I do understand it, which you should know because I already gave an explanation of it better than yours. It is you who clearly does not understand how cameras work, certainly not in the sense of being aware of the optical illusion type tricks they can play on you, which I showed indisputable proof of in post #138 but apparently you weren't willing to spend the minute to look and actually learn something. The camera/video is making it look like the nine ball is moving many times all throughout the video, even before the shot, when it very clearly cannot have really moved. You also don't seem to understand basic physics and seem to think that after being sideswiped by a pool cue that an object ball will sit there for a while and postpone its reaction before it finally decides to move at some later time at its leisure when it feels like it.
If he fouled the 9ball, then you may think as a simple guy who don't understand video that the same FRAME (picture) should have the cue attack the cueball and that same specific/particular frame should also have the 9ball moving right?
If you expect to have ONE PICTURE where the SHAFT hit the cueball & have the 9ball move in one frame, then please for the love of god read a book about motion pictures, thats all I am gona say here.
Seriously, learn to read. It's just pure laziness in cases like this where you repeatedly fail to comprehend the same very simple words over and over.
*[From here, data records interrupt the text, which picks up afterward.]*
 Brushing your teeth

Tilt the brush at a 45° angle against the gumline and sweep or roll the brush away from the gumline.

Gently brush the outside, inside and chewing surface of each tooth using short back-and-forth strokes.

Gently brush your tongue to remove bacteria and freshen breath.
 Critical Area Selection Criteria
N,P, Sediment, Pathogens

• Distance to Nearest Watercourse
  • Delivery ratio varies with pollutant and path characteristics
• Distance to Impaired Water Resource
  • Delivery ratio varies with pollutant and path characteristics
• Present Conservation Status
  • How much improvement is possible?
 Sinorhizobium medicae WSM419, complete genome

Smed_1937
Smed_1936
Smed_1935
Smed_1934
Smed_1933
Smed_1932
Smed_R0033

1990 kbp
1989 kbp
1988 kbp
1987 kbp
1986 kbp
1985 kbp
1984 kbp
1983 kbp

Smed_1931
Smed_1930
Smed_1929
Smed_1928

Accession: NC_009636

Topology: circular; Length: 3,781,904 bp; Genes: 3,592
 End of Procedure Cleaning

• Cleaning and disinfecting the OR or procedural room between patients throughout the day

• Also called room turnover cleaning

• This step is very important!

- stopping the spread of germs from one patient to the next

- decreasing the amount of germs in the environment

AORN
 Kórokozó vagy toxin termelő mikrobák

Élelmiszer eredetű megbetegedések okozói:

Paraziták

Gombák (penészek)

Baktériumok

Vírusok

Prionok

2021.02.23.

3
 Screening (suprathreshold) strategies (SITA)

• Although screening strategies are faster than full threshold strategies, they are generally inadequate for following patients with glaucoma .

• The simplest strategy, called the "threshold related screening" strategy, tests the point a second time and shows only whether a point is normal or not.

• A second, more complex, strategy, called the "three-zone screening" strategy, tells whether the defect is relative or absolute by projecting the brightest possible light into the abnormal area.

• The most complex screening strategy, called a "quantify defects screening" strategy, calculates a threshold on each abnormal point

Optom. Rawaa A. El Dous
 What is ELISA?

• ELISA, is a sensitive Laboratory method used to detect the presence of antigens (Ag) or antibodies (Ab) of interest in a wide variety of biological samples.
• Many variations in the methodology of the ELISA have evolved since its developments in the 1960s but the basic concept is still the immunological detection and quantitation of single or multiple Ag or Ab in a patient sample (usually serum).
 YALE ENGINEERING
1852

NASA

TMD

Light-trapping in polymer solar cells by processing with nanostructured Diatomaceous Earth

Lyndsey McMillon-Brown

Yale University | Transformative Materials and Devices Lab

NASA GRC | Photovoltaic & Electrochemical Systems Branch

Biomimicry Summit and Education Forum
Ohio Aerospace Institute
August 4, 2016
Contrary to your statements above I have said several times already, very explicitly, that the frame in which this type of foul occurs does not have to also show the movement on the nine ball (although also contrary to your claim that it was actually impossible for that to be able to happen, it actually is quite possible that it
can happen in the same frame, it just doesn't always have to and I have never once claimed that it needs to here and in fact have repeatedly said otherwise).
What I have actually said, over and over, and this is the part you just can't seem to understand and comprehend, is that the next frame AFTER the foul has occurred, and read that closely again and really let it sink in because I am not now and never have said it has to be in the same frame with the foul, but on this type of foul, the next frame AFTER the foul has occurred will show that the object ball has moved as a result of the foul that already occurred immediately BEFORE that frame. On this type of foul, if the ball isn't moving in that next frame AFTER the foul occurred, then you have to deduce that a foul most likely did not occur. Read that 50 times if you have to in order to understand it because you haven't comprehended it correctly the last 13 times you read it when I said it. "Same frame" and "frame after" are two very different things, yet for some reason you keep "hearing" "SAME frame" every time I actually say the "frame AFTER".
In post #138 I point out where the foul HAD to have occurred if it occurred. And then I point out the next frame AFTER that, where you would expect to see the nine moving if indeed a foul had actually occurred just prior to that. I point out that we do not see the nine ball moving in that frame AFTER, not even a little bit, not even maybe, thus making it very unlikely that a foul occurred at all because nine balls that get sideswiped by cue sticks tend to move and they tend to move right away, not at some later date, and we would have seen it moving in the frame right AFTER the foul if there had been a foul.